In Figure 1, Amazon EventBridge works as the central event bus, the core component of this event-driven architecture. Through Amazon EventBridge, each event publisher sends or receives lifecycle events to and from all the other participants. Amazon EventBridge has an advanced routing mechanism using the concept of rules. Each rule defines up to five targets for the event arriving on the bus. Events are selected based on the event pattern. You can set up routing rules to determine where to send your data to build application architectures. These will react in real time to your data sources, with event publisher and consumer decoupled.

In addition to initiating the heavy routing and distribution of events, Amazon EventBridge can also give real-time insights into how the business runs. Using metrics automatically sent to Amazon CloudWatch, it is possible to see which kinds of events are arriving, and at which rate. You can also see how those events are distributed across the registered targets, and any failures that occur during this distribution. Every event can also be archived using the Amazon EventBridge events archiving feature.

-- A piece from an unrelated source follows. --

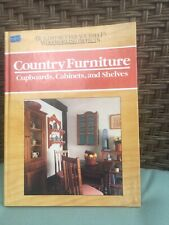 Country Furniture : Cupboards, Cabinets and Shelves by Nick Engler (1992, Hc)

Amazon Simple Storage Service (S3) is the backend storage, or data lake, for all the events that have ever transited via the event bus. With Amazon S3, customers have a cost-efficient storage service at any scale, with 11 9’s of durability. To help customers manage and secure their data, S3 provides features such as Amazon S3 Lifecycle to optimize costs. S3 Object Lock allows the write-once-read-many (WORM) model. You can expand this data and transform it into information using S3. Using services like Amazon AthenaAmazon Redshift, and Amazon EMR, those events can be transformed, correlated, and aggregated to generate insights on the business. The Amazon S3 data lake can also be the input to a data warehouse, machine learning models, and real-time analytics. Learn more about how to use Amazon S3 as the data lake storage.

A critical feature of this solution is the initiation of complex queries on top of the data lake. Amazon API Gateway provides one single flexible and elastic API entry point to retrieve data from the data lake. It also can publish events directly to the event bus. For complex queries, Amazon API Gateway can be integrated with an AWS Lambda. It will coordinate the execution of standard SQL queries using Amazon Athena as the query engine. You can read about a fully functional example of such an API called athena-express.

After collecting data from multiple departments, third-party entities, and shop floors, you can use the data to derive business value using cross-organization dashboards. In this way, you can increase visibility over the different entities and make sense of the data from the distributed systems. Even though this design allows you to use your favorite BI tool, we are using Amazon QuickSight for this solution. For example, with QuickSight, you can author your interactive dashboards, which include machine learning-powered insights. Those dashboards can then connect the marketing campaigns data with the sales data. You can measure how effective those campaigns were and forecast the demand on the production lines.

Conclusion

In this blog post, we showed you how to use Amazon EventBridge as an event bus to allow event-driven architectures. This architecture pattern streamlines the adoption of vertical integration. Enterprises can decouple IT systems from each other while retaining visibility into the data they generate. Integrating those systems can happen asynchronously using a choreography approach instead of having an orchestrator as a central component. There are technical challenges to implement this kind of solution, such as maintaining consistency in distributed applications and transactions spanning multiple microservices. Refer to the saga pattern for microservices-based architecture, and how to implement it using AWS Step Functions.

With a data lake in place to collect all the data produced by IT systems, you can create BI dashboards that provide a holistic view of multiple departments. Moreover, it allows organizations to get better insights into their valuable data and explore other use cases, such as machine learning. To support the data lake creation and management, refer to AWS Lake Formation and a series of other blog posts.